SOBRE LA ley de Secretos Oficiales ya hemos escrito casi todo lo que podía escribirse. En primer lugar, que se trata de una ley básicamente antidemocrática que lesiona el derecho de los ciudadanos a informarse sobre todo aquello que afecte a la gobernación de sus vidas o sus bienes. En segundo lugar, que adolece de un defecto de aplicación franquista que la inclina a servir antes de manta para el mágico escamoteo de los problemas; que de salvaguarda de legítimos intereses de Estado.Así el secreto oficial que pesó largos años sobre Guinea Ecuatorial o el que recayó sobre la primera documentación de la reforma política o la que aún pesa sobre las indagaciones judiciales relativas a malos tratos a detenidos (por poner sólo unos pocos ejemplos) desorientan a la opinión pública en lo que toca a la recta intención de quienes administran los secretos. Porque el afán por el secreto puede obedecer a móviles múltiples, desde el interés a la medrosidad.

Y precisamente ahora, cuando el país más necesitado se encuentra de información fidedigna que contrapese la oleada de rumores a cual más inverosímil y propalados sin cuento ni medida, vino a caer el secreto oficial sobre las noticias relativas a los últimos atentados terroristas producidos en Madrid.

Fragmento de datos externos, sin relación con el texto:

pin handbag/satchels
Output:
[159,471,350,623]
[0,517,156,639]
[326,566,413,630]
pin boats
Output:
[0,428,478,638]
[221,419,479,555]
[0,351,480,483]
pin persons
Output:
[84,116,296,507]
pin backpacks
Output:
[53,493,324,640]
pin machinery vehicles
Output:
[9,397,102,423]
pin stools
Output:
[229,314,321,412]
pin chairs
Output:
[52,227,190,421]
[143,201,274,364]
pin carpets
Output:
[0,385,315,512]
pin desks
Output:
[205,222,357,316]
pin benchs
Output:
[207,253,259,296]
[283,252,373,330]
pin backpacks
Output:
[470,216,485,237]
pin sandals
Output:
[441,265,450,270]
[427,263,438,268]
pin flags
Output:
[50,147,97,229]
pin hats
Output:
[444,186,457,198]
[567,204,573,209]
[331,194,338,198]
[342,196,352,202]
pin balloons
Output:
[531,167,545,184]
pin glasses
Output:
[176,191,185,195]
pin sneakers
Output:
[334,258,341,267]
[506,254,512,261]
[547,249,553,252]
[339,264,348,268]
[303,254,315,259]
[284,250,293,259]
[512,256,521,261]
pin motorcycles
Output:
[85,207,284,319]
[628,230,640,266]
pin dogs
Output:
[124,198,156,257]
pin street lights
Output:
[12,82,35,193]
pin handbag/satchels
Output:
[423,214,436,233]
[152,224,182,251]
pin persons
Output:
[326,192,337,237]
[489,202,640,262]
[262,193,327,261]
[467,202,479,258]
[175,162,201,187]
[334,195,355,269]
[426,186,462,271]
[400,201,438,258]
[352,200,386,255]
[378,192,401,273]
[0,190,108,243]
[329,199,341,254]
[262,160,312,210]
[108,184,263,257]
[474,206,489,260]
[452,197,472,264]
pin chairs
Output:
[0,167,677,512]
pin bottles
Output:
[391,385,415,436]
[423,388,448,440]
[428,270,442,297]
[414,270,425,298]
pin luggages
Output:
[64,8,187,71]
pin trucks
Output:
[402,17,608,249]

De esta manera se entabla un curioso balanceo informativo entre los profesionales del periodismo, que no pueden contar lo que saben y los responsables del Gobierno, que cuentan lo que quieren o lo que pueden o lo que deben -y a veces hasta lo que no deben-. Balanceo noticioso sin precedentes que comienza por difuminar los límites legales de aplicación de la dichosa ley. Y entre unos y otros -para qué nos vamos a engañar- los ciudadanos engordan su arsenal de rumores, cavilaciones y dudas.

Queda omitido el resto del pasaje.